Otra figura salió por detrás del crucero de la iglesia, trayendo en la mano el extremo de la cinta. Se trataba de una mujer, más joven que su compañero, quizá de unos treinta o treinta y cinco años, aunque una sudadera azul marino con un escudo estampado, que le caía más abajo de la cintura, sobre unos vaqueros, le daban un aspecto bastante más joven. Miró a los visitantes con curiosidad y luego se dirigió a su compañero.
¿Hay que tomar más medidas?
– No hace falta, ya tengo todos los datos –contestó el hombre.
Luego se volvió hacia Chicho. –«Creo que tiene usted razón, no hemos encontrado rastros de estudios anteriores relativos a la comarca. ¿Que si hay algo de interés? –continuó–, bueno, hay un poco de todo: pre–romano, un poco de romano, algo más de visigodo y, por supuesto, medieval y moderno».
– Con la profundidad de la zanja –repuso Chicho, evaluándola mentalmente–, no creo que hayan llegado hasta estratos del neolítico.
Los dos miraron con curiosidad a su interlocutor.
– No –respondió el hombre–, nuestro interés se limita a las épocas que le he dicho. ¿No será usted geólogo?
– Sí, precisamente yo también estoy haciendo un estudio por aquí para el Instituto Geológico y Minero.

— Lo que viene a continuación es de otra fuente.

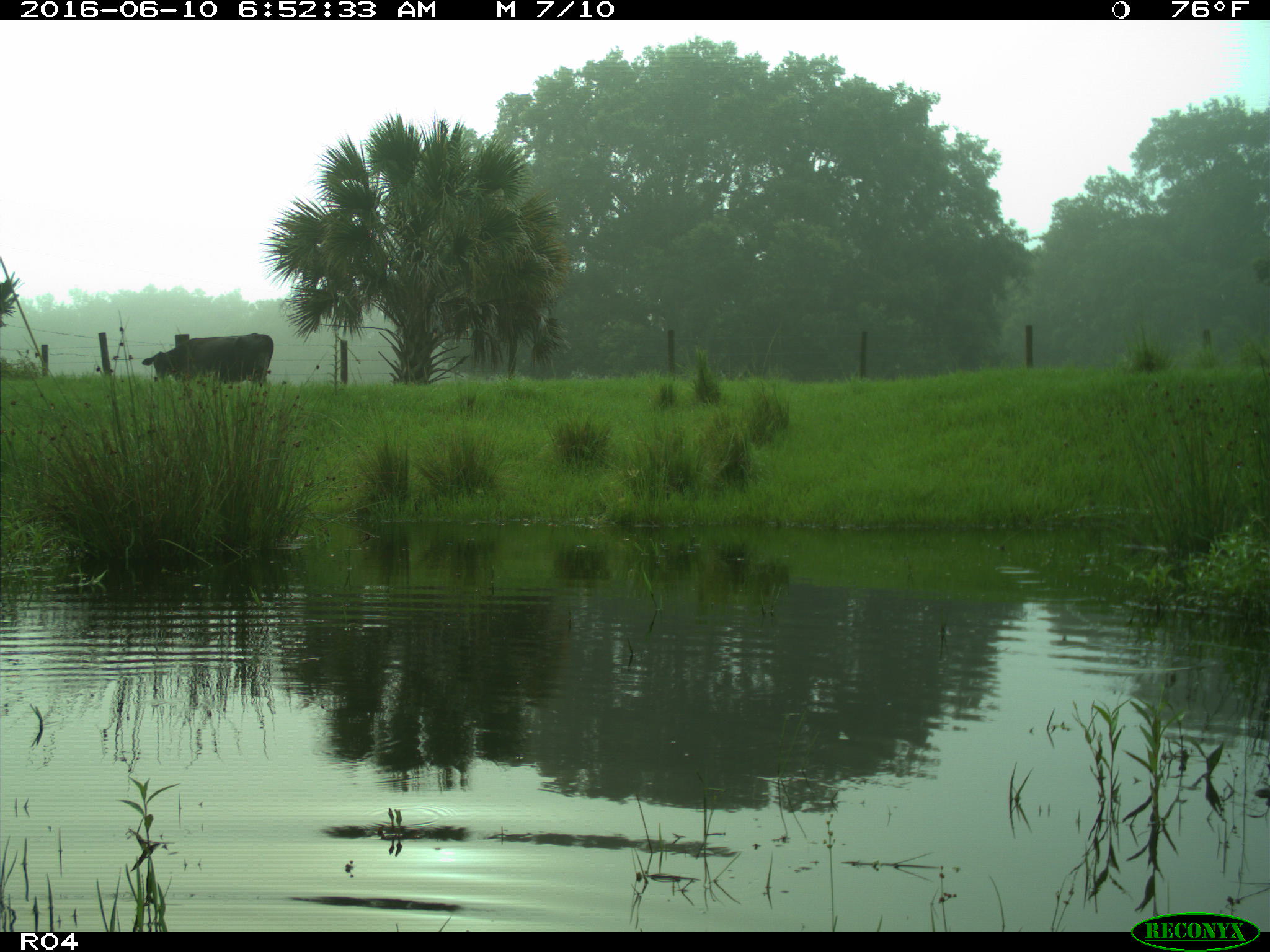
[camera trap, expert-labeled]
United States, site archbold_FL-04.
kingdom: Animalia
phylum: Chordata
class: Mammalia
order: Artiodactyla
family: Bovidae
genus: Bos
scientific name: Bos taurus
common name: domestic cow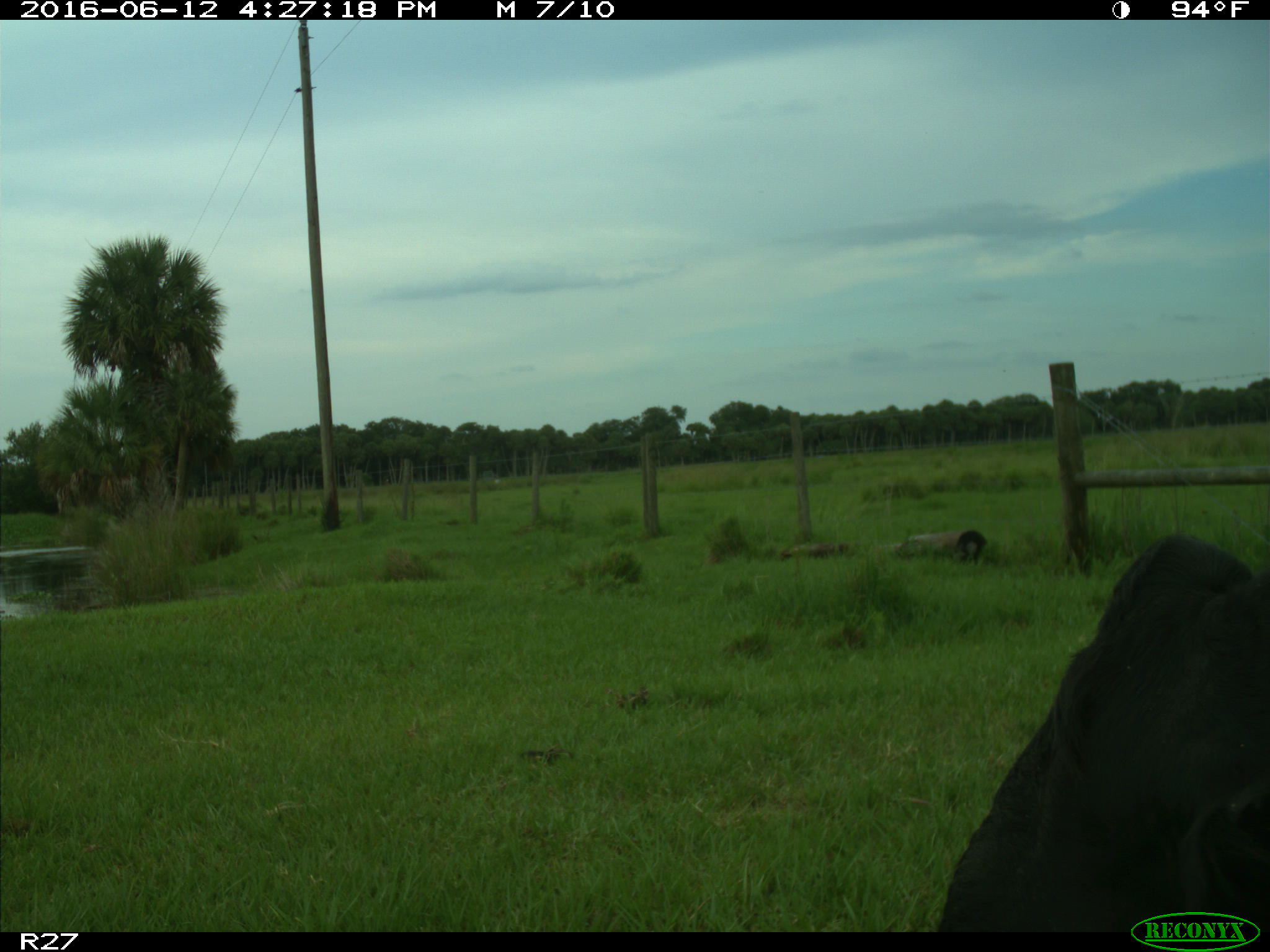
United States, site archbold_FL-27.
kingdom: Animalia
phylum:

Parece que somos casi colegas –añadió, sonriendo, a la vez que alargaba la mano hacia el hombre–. Me llamo Chicho Maza y éste es Andrés Zorrilla.
– Román Sanemeterio –el gigante extendió la mano–, del Departa­mento de Arqueología de la Facultad de Filosofía y Letras de Santan­der. Ella es Belén Cacho, también del Departamento.
Las presentaciones parecieron facilitar el diálogo, romper el hielo.



– Pues caes bien –Román se dirigió a Chicho–, porque nos hemos encontrado, al hacer una zanja, una piedra alargada, vertical, aislada, en un lugar donde no hay ninguna otra y nos gustaría saber si es algo natural o si ha sido colocada en ese lugar por el hombre.
– Bien, cuando queráis la vemos. Yo suelo dedicar el día a recorrer­me la zona, pero a media tarde ya estoy de vuelta. Pero ahora que estamos aquí, al lado de la zanja, resulta que hemos visto restos humanos por todas partes. Me figuro que son de los enterramientos de la iglesia, ¿no?
Belén, que todavía no había abierto la boca, pareció dispuesta a colaborar en satisfacer la curiosidad de Chicho.
– Sí, pero por lo que hemos visto, algunos enterramientos son anteriores. Es posible que haya una diferencia de cientos de años entre los que están más abajo y los que están próximos al nivel actual del terreno.
– Oye, Román –preguntó (tampoco era cuestión de que ahora que había comenzado a hablar Belén, éste se quedara al margen)–, entonces habéis encontrado rastros romanos y visigodos. ¿Son importantes?


– No mucho. Se puede decir que aquí ha habido romanos, aunque no una población importante ni una guarnición. Hemos encontrado alguna moneda, restos de cerámica y poco más. Hay en cambio muchos más rastros visigóticos: bastantes monedas, armas, aperos, restos arquitectónicos... Incluso debajo de la iglesia, allí donde la zanja descubre los cimientos del paredón que falta, puedes ver que se han armado sobre otros más antiguos. Y si seguimos excavando, probable­mente nos encontraríamos con un muro todavía anterior. La mayor parte de los edificios importantes se hacían aprovechando algo de otros más antiguos.